The problem:
Output the listing below verbatim, but drop the images.

============================================================

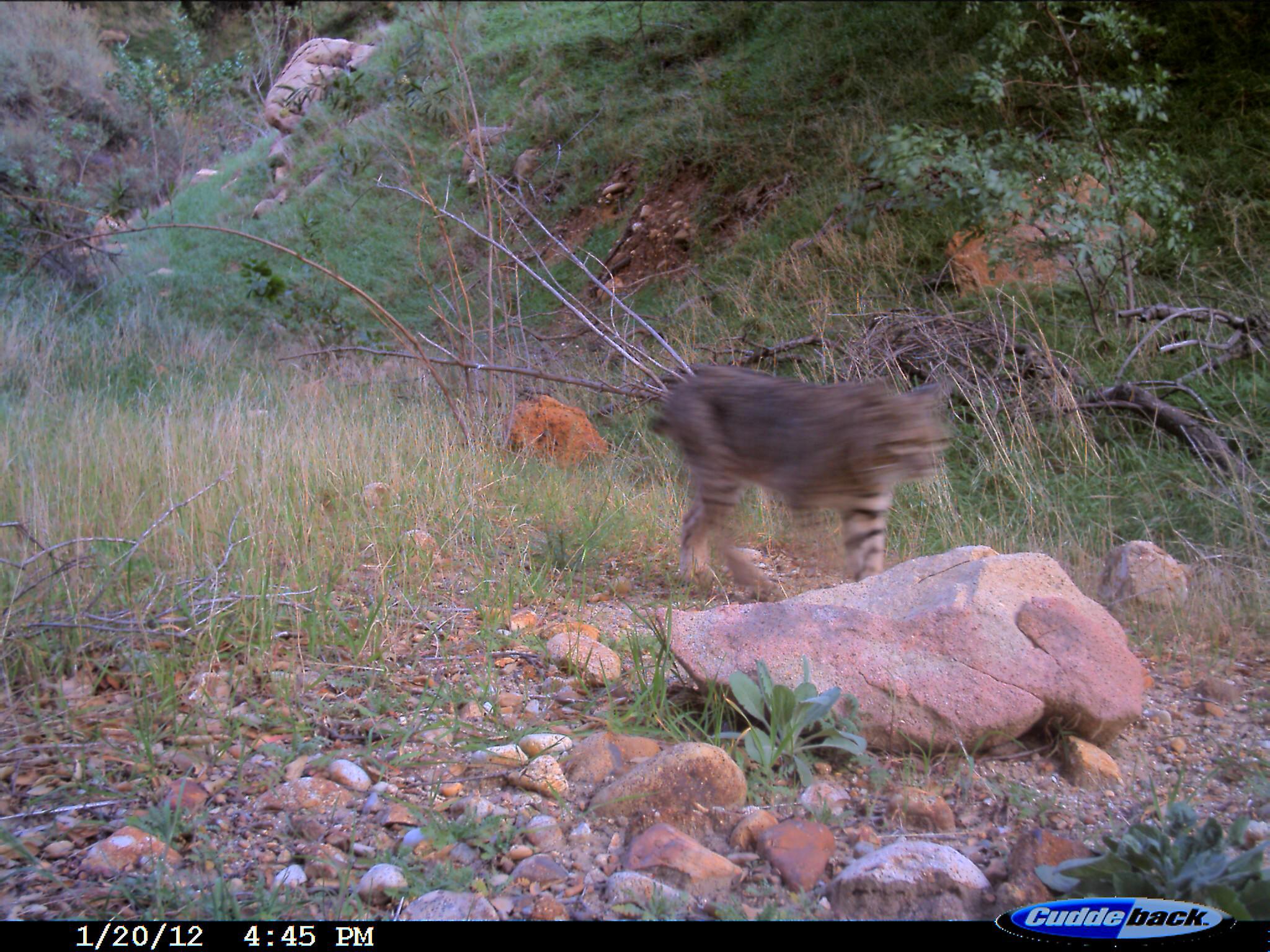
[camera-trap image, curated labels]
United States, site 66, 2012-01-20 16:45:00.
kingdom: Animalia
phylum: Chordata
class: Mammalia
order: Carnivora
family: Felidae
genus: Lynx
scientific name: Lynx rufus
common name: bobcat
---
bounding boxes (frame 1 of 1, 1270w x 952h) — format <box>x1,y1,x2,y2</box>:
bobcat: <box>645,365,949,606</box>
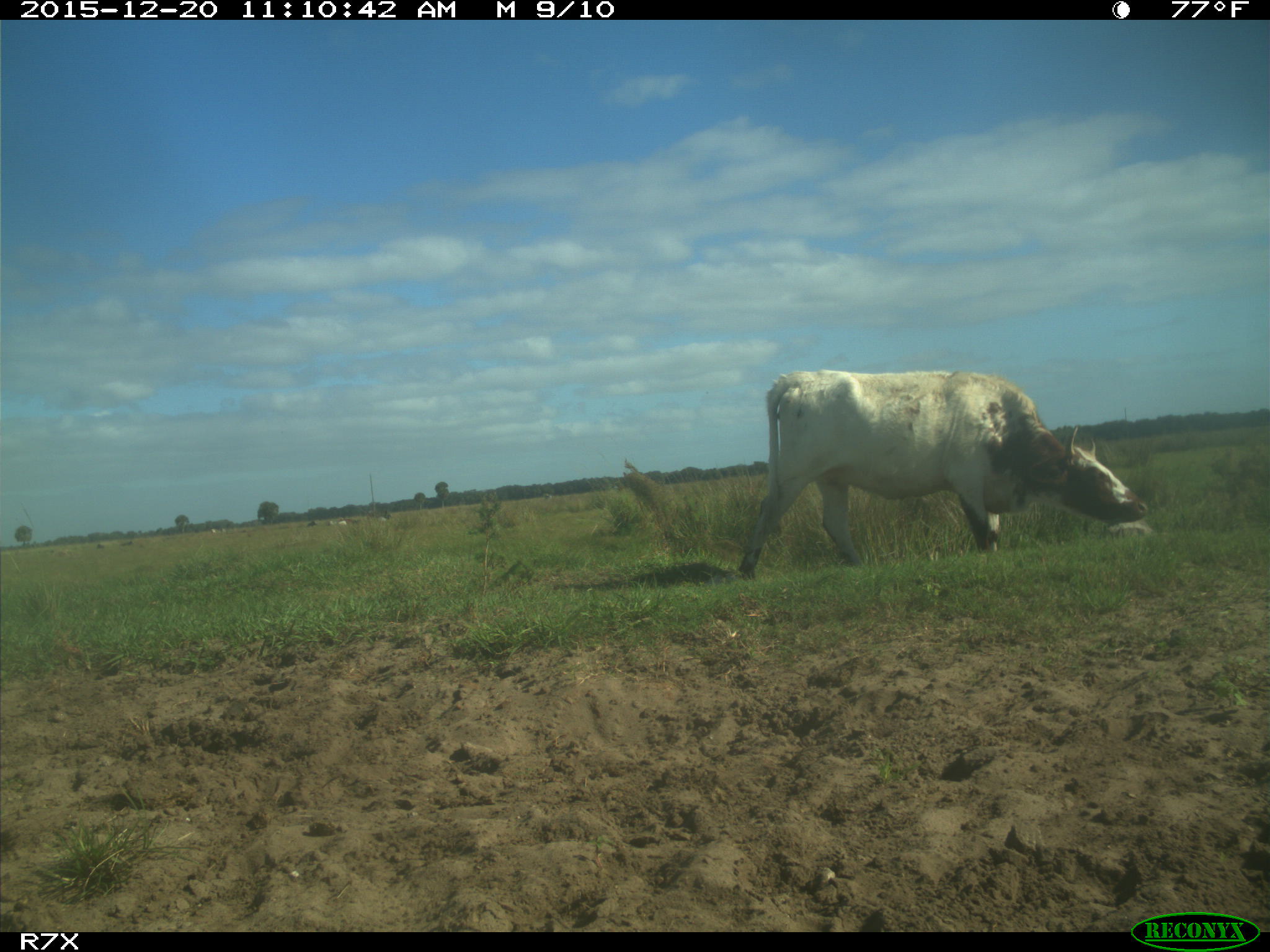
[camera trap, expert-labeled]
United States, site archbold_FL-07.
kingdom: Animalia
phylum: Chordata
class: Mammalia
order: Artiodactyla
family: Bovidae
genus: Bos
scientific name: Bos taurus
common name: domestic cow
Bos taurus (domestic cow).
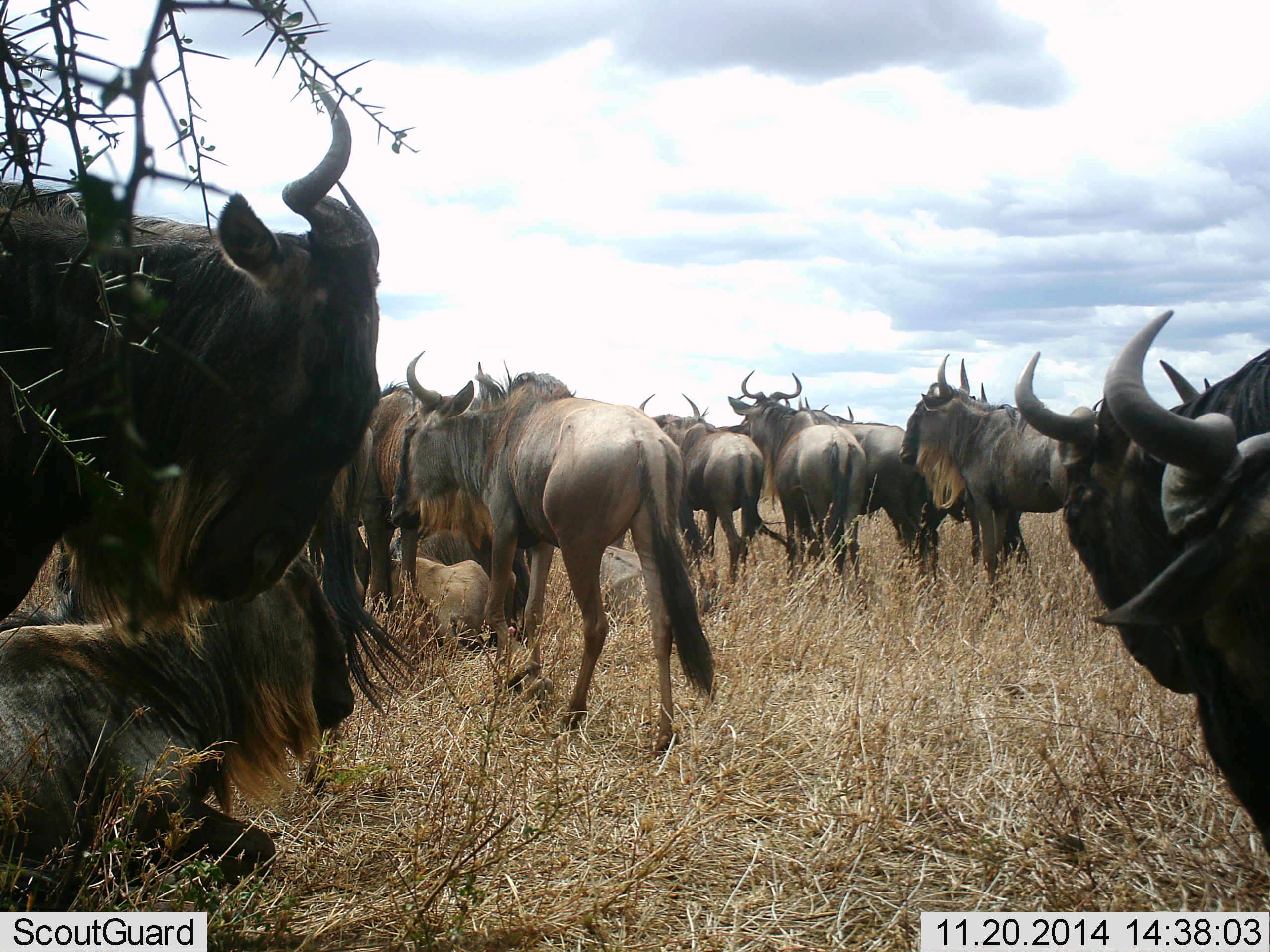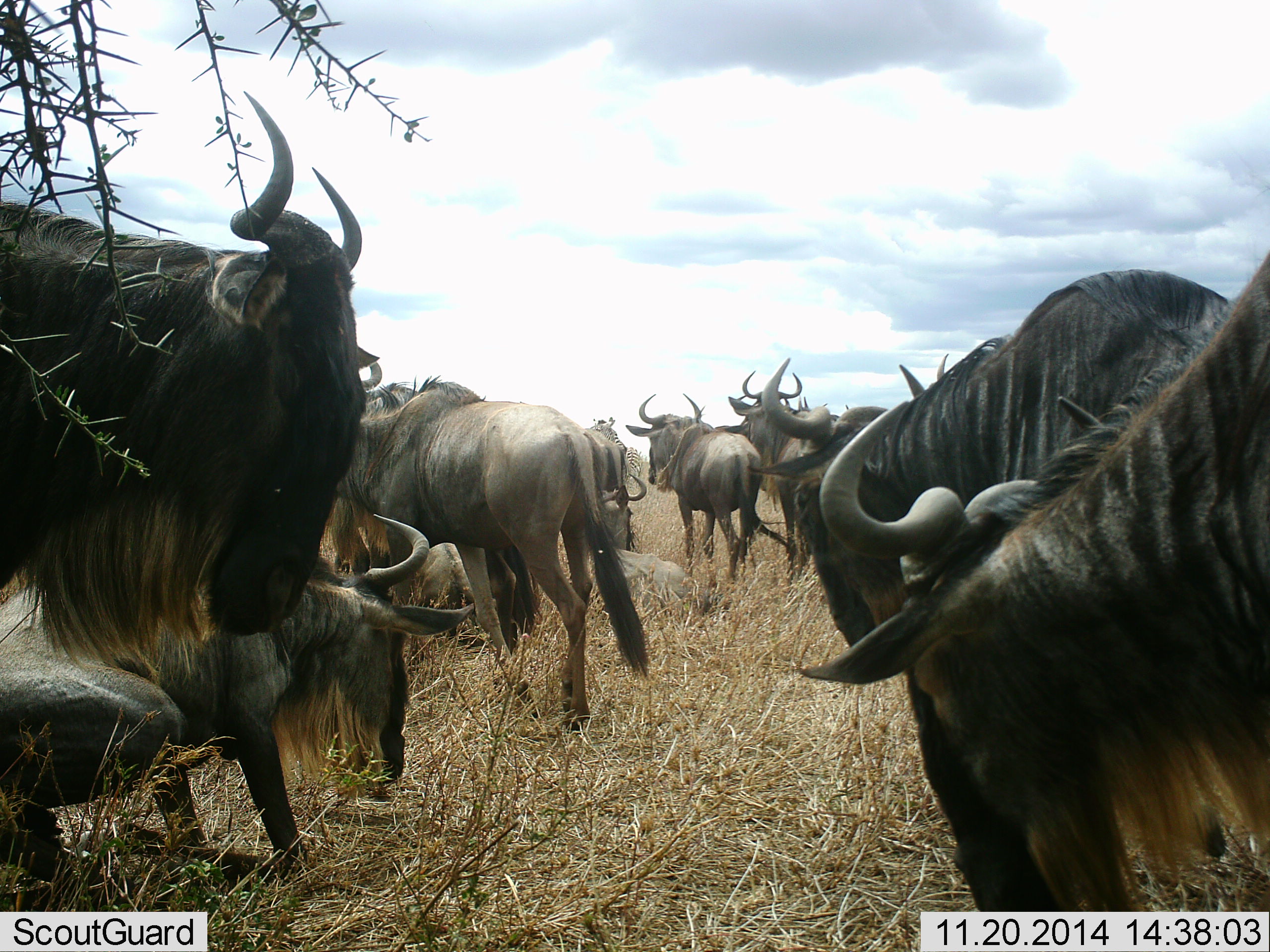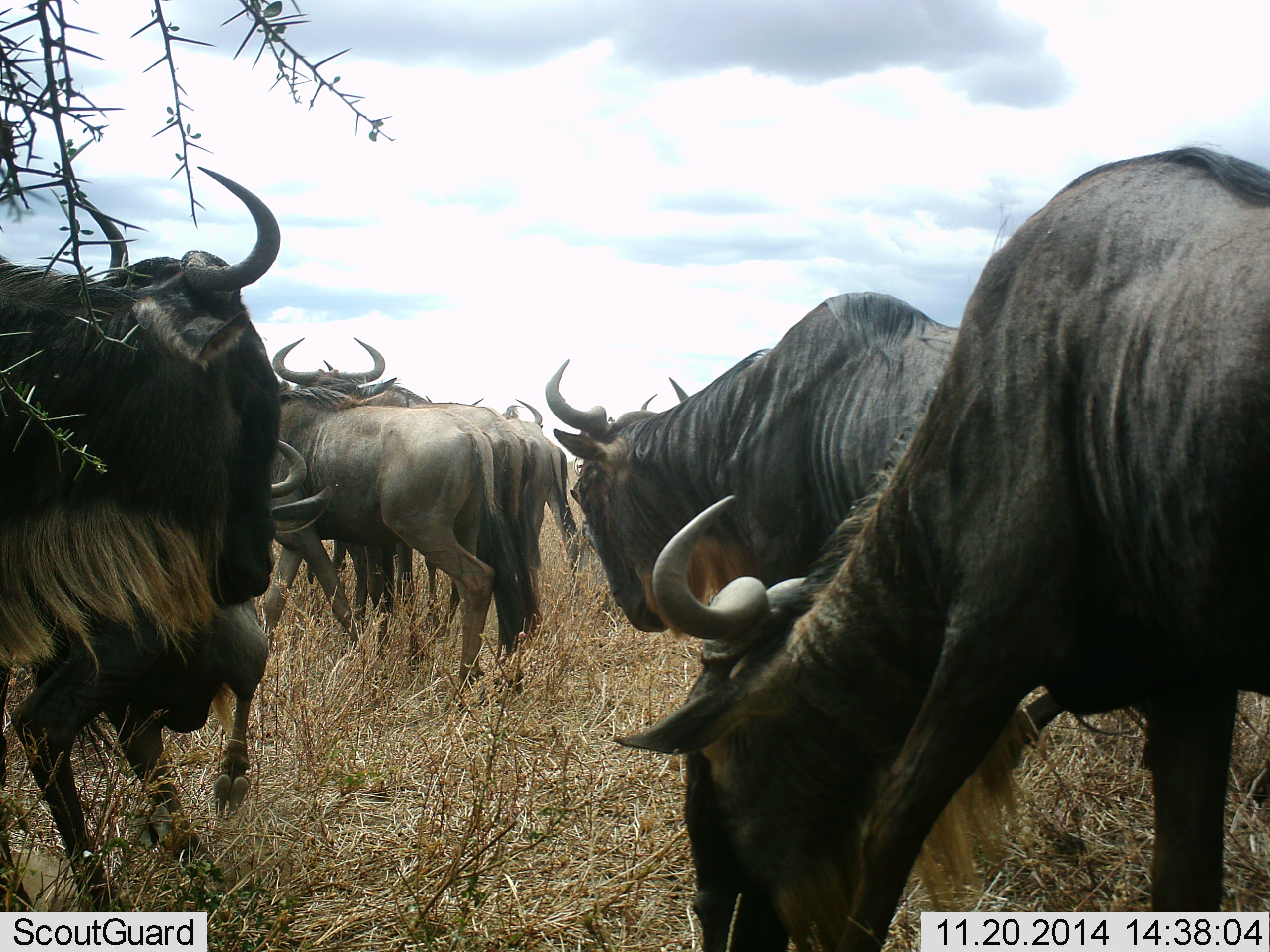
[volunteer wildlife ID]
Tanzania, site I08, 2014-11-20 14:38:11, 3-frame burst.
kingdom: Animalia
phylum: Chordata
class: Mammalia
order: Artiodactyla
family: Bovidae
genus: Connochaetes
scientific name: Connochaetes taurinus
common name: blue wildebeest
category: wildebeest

============================================================

Exercise result:
[camera-trap image, curated labels]
United States, site 66, 2012-01-20 16:45:00.
kingdom: Animalia
phylum: Chordata
class: Mammalia
order: Carnivora
family: Felidae
genus: Lynx
scientific name: Lynx rufus
common name: bobcat
---
bounding boxes (frame 1 of 1, 1270w x 952h) — format <box>x1,y1,x2,y2</box>:
bobcat: <box>645,365,949,606</box>
[camera trap, expert-labeled]
United States, site archbold_FL-07.
kingdom: Animalia
phylum: Chordata
class: Mammalia
order: Artiodactyla
family: Bovidae
genus: Bos
scientific name: Bos taurus
common name: domestic cow
Bos taurus (domestic cow).
[volunteer wildlife ID]
Tanzania, site I08, 2014-11-20 14:38:11, 3-frame burst.
kingdom: Animalia
phylum: Chordata
class: Mammalia
order: Artiodactyla
family: Bovidae
genus: Connochaetes
scientific name: Connochaetes taurinus
common name: blue wildebeest
category: wildebeest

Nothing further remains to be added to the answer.